Silverberg calls this concept a paradigm shift. “It also sets up this whole idea about connecting the labs not only to our environment by allowing natural light into the building, but also by connecting to views outside,” he says. “The building becomes two very simple masses. One is opaque, which is more about the lab function, and the other is transparent, which is more about the public side that connects to the community to create this gateway or front door to the campus.”
Form following function
Flexibility also helped define the program. “You don’t want to throw away resources once you’ve put them in place,” Lord says. The building’s systems are an important part of its culture because they can adapt as teams change, shrink, or grow in response to different grants and research projects, Lord explains. The Biodesign Institute consists of 40,500 square feet of laboratory space; 22,700 square feet of lab support space; and 31,000 square feet of offices, conference rooms, and collaberation space.

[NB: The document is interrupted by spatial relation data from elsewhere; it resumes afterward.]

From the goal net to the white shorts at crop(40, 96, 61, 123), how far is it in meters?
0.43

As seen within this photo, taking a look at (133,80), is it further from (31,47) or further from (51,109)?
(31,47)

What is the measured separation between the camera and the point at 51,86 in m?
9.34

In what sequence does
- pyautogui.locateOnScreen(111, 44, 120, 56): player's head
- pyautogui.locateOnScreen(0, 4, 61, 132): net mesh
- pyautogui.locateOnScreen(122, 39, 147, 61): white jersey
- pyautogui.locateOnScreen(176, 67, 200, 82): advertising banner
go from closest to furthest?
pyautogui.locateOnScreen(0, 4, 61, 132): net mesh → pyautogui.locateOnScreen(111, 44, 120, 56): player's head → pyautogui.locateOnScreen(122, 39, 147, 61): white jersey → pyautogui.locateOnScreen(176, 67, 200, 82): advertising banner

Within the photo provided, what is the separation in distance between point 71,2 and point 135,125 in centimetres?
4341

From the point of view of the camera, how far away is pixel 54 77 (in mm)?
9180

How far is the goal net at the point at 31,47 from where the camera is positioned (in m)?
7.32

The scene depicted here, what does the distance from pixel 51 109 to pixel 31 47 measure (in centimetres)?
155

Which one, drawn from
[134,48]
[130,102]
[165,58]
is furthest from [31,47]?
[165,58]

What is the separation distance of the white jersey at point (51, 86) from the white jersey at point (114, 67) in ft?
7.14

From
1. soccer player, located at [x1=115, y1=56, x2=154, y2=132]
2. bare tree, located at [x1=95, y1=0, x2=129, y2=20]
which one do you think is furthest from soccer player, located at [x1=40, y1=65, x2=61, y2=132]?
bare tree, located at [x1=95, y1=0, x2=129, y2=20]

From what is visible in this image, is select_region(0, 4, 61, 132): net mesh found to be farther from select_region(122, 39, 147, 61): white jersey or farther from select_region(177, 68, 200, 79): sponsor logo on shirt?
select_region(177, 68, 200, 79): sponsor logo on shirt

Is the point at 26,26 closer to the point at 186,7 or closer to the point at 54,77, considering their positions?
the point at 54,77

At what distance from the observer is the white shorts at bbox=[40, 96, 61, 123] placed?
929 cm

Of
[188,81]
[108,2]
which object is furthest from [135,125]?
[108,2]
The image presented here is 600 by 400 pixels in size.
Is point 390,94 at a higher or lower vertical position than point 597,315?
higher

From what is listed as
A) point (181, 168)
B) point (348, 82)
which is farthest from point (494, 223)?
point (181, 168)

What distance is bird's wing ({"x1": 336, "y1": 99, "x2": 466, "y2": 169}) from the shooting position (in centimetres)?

The architects say the scientists respond well to the open-lab environment. “We sometimes worry about that,” Lord says. “In some situations when we first started doing open plan, people would try to put up paper on the windows.” But the Biodesign is so big and with its glass atrium, it’s difficult to hide. “You’re going to have to adapt to it or you are going to be miserable,” he says. It turns out that the team didn’t have to worry. “These were the up-and-coming researchers from the campus who were so excited about being a part of this that they accepted it really well.” Even the national scholars that ASU recruited welcomed the open plan with open arms, noting that is a wonderful place to talk about science.
Design as recruitment tool for scientists and researchers
To get to that point, the architects created vibration and EMI control zones using 18-inch concrete floors, condensed column space, and special construction methods. The mechanical ductwork and all ceiling plumbing utilities supplying these areas are suspended from a separate structural system so as not to transfer vibration. “It is one sturdy building,” Lord says. “For EMI, we had to limit a lot of the metal materials. We put up wood studs in some areas in the lower level. It was the first time an elevator had been shielded to protect against direct-current EMI as it slides up and down the tracks. We put in heavy pieces of sheet steel to keep that from happening.”
New eastern gateway to campus
The building is five feet above finished grade to develop a western access to the project for trucks and a ramp down from that location as the building moves closer to campus. The building is up on a plinth, helping create a series of low planter walls or stepped elements that begin to transition the street to the building. “We’ve established a universal ramp from the street level up to the building that’s created a dramatic procession from campus up into the facility,” Silverberg says. In addition, an exterior sunscreen gives a sophisticated image to the exterior.
Connection to landscape
“The building has really had tremendous response,” Silverberg reports. “From what we’ve heard there’s been a lot more energy and collaboration and optimism about what they do, and there’s been a number of stories we’ve heard back about research centers actually thinking about and moving ahead with doing cross-over research projects together. The whole emphasis of the Biodesign Institute is to cross-pollinate these areas of sciences that have not had a chance to do that in the past.”